By Wendy Chen
The use of irons was the likely cause of a fire alarm going off in Rugby on Sept. 30.
The alarm sounded in the costume shop, adjacent to the drama office.
During fourth period that day, performing arts teacher Lisa Peters was holding a class in the shop. Inside there is a table where students can iron fabrics. Two fire sensors are also located within the room, directly above and behind the table. Shortly before the fire alarm went off, some of Peter’s students were using the irons at ironing table.
At 11:11 a.m., the fire alarm went off.
Many fourth-period classes in Rugby and the surrounding buildings were evacuated for approximately five minutes as a result of the alarm.
What caused the fire alarm to sound is not known due to the lack of smoke, fumes, and other telling signs of fire. Head of Upper School Harry Salamandra said the use of one of the class’s irons could have set off the alarm.

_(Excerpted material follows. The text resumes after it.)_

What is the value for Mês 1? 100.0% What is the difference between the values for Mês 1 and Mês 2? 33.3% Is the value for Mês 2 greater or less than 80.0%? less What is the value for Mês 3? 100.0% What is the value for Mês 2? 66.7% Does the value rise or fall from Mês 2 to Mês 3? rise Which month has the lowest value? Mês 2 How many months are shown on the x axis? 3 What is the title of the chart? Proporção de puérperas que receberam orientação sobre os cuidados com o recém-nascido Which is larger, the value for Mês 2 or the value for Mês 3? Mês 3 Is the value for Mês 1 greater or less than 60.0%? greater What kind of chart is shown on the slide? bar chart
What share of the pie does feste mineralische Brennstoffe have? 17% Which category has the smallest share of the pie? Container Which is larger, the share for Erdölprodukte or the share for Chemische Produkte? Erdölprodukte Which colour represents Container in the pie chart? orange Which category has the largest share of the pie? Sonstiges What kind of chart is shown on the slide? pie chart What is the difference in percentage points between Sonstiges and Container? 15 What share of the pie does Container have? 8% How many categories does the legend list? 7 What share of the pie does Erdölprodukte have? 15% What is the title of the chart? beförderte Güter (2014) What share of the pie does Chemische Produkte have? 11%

“It was invisible particulates that set it off. They didn’t know it was going to set it off,” he said.
Salamandra believes that a fusible adhesive could have gotten stuck to one of the irons. If an adhesive strips were to leave a residue of glue on an iron, the burning of the glue could have triggered the sensor next to the ironing table.
Peters offered another possible explanation: The irons could have burned a cleaning substance and set off the alarm. She had applied this cleaner to the sole plate of one of the irons only minutes before the alarm sounded.
Despite the fact that the alarm sounded when there was no fire, Salamandra said he is happy that the alarm was sensitve enough to sound.
“Personally, I’m glad that [the sensors] are that sensitive,” he said. “It got people out of a potential problem. If you have to err on one side, I’d rather it err on the side of safety.”